* 原文

————————

当你还在吐槽它疯狂割年轻人韭菜的时候,原价99元的隐藏款Labubu盲盒已经被爆炒到了2300元,足足翻了20倍。

新品秒速售罄;泰国游客组团来中国疯抢;在美国洛杉矶,排队买Labubu的队伍 “找不到队头也看不到队尾”。2025年的顶流IP正率领母公司泡泡玛特以恐怖速度惊掉全世界的下巴。

泡泡玛特不仅登顶2024港股涨幅王座,更直接包揽2025开年涨幅冠军。

去年一年,Labubu领军的THE MONSTERS系列为泡泡玛特大赚30.4亿元,同比增长达到令人瞠目结舌的727%。这几乎是王一博巅峰期给乐华一年挣到的钱的5倍之多。

蜂拥而上的Z世代熟练地拆开包装盒,将新入手的盲盒和玩偶摆进玻璃柜,如同中世纪收藏家对待来自东方的瓷器。

这个场景不仅让人想起1928年米老鼠首次登上银幕时,纽约观众为这只黑色小老鼠疯狂尖叫的场景——两个相隔近百年的狂欢,似乎都在印证人类对"精神符号"的永恒渴求。

当这个市值曾突破千亿港元的"潮玩帝国",我们不禁开始畅想:泡泡玛特究竟离迪士尼的魔法王国,究竟还有多远?

Labubu不是偶然

当Labubu以泡泡玛特旗下IP身份出道时,没人会料到这个长着蝙蝠耳、獠牙与异色瞳的“毛绒怪物”会成为撬动千亿市值的锚点。

从爱答不理到高攀不起,Labubu打脸众人的故事和它的设计师——龙家升的成长史如出一辙。而在Labubu被成功开发前,被称作“Labubu之父”的龙家升还是一个几年没有收入的穷设计师。虽然靠着Labubu为首的精灵天团积累了一部分粉丝,但龙家升依然属于小众设计师中的一员。

然而,这却恰恰完美契合泡泡玛特创始人王宁的选人标准。

在2016年签约泡泡玛特前一任顶流IP——Molly的设计师王信明后,王宁意识到独立设计师IP的巨大商业潜能。此后,王宁便开始全世界挖宝优质设计师,目标锁定“未被充分商业化,但有粉丝基础的小众艺术家”。

在王宁眼里,龙家升在欧洲长大,设计语言本身就非常国际化,这也为Labubu的国际化康庄大道奠定了坚实的基础。

尖耳、獠牙、大眼……Labubu的形象怎么看都不符合传统审美里的萌物。

却不曾想,当下的Z世代要的就是这个:谁的身上不是小坏中带着几分小可爱呢?就如同哪吒的魔童属性一般,Labubu的暗黑小魔女风,被泡泡玛特用搪胶毛绒的模式演绎得惟妙惟肖,在亦正亦邪之间更令人沉醉。

当都市青年在996与社交焦虑中自我撕裂时,这个永远挂着坏笑的怪物成了他们宣泄情绪的出口。孤独、迷茫、叛逆……在Labubu的阴影人格上,年轻一代找到了强烈的情绪共鸣和身份认同,从而成就了这一代年轻人的新“茅台”。

————————

* 已知信息
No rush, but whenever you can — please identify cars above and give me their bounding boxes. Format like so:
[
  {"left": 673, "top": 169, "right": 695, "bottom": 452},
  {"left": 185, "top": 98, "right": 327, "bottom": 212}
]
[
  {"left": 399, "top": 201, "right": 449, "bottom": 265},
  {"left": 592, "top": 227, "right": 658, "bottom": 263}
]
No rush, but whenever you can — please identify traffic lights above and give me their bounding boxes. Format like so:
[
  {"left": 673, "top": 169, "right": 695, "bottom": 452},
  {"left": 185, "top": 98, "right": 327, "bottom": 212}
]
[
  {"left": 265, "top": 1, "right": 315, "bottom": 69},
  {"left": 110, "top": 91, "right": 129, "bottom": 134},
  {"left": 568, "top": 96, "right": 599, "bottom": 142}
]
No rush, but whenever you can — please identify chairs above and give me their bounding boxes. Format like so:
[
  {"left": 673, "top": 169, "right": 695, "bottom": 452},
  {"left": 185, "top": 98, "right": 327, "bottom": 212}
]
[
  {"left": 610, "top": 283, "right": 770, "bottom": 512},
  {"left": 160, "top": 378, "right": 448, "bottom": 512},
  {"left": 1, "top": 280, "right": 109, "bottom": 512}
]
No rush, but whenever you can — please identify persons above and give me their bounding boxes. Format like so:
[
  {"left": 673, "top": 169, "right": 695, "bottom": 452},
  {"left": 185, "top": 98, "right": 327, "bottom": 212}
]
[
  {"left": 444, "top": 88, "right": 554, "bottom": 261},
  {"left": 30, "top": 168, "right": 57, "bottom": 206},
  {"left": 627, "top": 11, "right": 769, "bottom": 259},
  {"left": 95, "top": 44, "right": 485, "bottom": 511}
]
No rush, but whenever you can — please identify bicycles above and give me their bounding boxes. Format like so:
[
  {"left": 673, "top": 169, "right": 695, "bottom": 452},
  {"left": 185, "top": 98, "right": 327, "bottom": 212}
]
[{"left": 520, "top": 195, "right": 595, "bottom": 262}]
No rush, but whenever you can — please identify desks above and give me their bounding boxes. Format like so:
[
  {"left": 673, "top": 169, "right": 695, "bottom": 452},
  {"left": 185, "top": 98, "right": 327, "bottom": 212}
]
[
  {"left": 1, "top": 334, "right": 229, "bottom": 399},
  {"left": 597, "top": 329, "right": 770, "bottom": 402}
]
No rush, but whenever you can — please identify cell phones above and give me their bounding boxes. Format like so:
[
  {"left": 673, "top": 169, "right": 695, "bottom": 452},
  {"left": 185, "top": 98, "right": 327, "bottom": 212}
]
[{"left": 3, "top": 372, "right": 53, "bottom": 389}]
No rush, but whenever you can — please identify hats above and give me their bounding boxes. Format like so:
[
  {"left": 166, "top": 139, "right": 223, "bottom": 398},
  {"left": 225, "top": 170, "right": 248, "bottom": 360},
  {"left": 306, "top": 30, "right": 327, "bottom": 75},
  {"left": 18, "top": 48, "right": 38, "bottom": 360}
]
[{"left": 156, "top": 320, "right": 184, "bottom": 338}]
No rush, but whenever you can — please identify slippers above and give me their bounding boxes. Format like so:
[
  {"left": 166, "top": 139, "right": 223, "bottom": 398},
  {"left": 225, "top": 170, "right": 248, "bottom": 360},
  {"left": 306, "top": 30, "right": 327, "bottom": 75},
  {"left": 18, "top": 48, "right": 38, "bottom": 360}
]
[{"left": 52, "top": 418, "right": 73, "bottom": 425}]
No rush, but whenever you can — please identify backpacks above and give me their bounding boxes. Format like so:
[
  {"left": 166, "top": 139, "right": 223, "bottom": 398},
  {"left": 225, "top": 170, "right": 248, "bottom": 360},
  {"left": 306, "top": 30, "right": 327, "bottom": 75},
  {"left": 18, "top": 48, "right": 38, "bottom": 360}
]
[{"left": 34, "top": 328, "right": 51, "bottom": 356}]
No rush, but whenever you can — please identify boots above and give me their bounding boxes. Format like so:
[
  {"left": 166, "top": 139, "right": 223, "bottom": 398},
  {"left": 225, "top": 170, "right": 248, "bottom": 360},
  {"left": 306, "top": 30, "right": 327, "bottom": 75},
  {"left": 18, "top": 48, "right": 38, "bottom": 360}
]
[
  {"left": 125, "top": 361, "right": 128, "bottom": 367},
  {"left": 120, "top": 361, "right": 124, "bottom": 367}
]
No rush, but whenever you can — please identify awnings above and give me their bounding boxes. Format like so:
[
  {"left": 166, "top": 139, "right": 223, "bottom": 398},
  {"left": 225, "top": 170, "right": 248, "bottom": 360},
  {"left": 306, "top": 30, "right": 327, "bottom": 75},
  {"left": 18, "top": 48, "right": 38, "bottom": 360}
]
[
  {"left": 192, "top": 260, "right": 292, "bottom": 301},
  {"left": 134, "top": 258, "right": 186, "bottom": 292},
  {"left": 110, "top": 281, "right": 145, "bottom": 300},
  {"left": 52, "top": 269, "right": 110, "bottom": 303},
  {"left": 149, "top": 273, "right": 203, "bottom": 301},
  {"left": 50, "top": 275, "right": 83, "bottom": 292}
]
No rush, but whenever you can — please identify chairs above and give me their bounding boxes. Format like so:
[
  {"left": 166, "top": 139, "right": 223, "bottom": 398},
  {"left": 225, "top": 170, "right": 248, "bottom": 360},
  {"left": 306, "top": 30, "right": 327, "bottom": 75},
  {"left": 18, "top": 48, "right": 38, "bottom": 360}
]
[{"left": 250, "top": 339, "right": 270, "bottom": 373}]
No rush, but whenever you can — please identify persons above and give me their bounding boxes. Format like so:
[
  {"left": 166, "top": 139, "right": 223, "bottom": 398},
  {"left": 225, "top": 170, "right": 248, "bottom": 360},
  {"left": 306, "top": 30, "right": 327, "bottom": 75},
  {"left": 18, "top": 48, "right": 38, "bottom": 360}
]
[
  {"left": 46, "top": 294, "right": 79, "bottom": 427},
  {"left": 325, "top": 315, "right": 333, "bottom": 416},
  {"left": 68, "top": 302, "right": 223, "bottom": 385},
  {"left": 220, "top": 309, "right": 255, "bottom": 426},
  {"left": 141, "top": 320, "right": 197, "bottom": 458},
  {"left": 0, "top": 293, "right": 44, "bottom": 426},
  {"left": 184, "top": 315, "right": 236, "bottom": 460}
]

————————

* 待完成任务
[1] 根据原文,分别回答下面几个问题:
(a) 原价多少钱的隐藏款Labubu盲盒,被炒到了多少钱?
(b) 去年THE MONSTERS系列给泡泡玛特赚了多少钱,同比增长了多少?
(c) 王宁是在哪一年签下Molly的设计师王信明的?
[2] 下面几种说法跟原文说的对得上吗?每条答“是”或“否”,再把原文里起决定作用的话原样引出来。
(a) 龙家升是在欧洲长大的。
(b) 米老鼠第一次登上银幕是在1938年。
(c) 王宁找设计师时,瞄准的是已经充分商业化的知名艺术家。
只依据原文作答,不要用其他资料。

* 任务答案
[1]
(a) 原价99元,被炒到了2300元。
(b) 赚了30.4亿元,同比增长727%。
(c) 2016年。

[2]
(a) 是。“龙家升在欧洲长大”
(b) 否。“1928年米老鼠首次登上银幕时”
(c) 否。“目标锁定“未被充分商业化,但有粉丝基础的小众艺术家””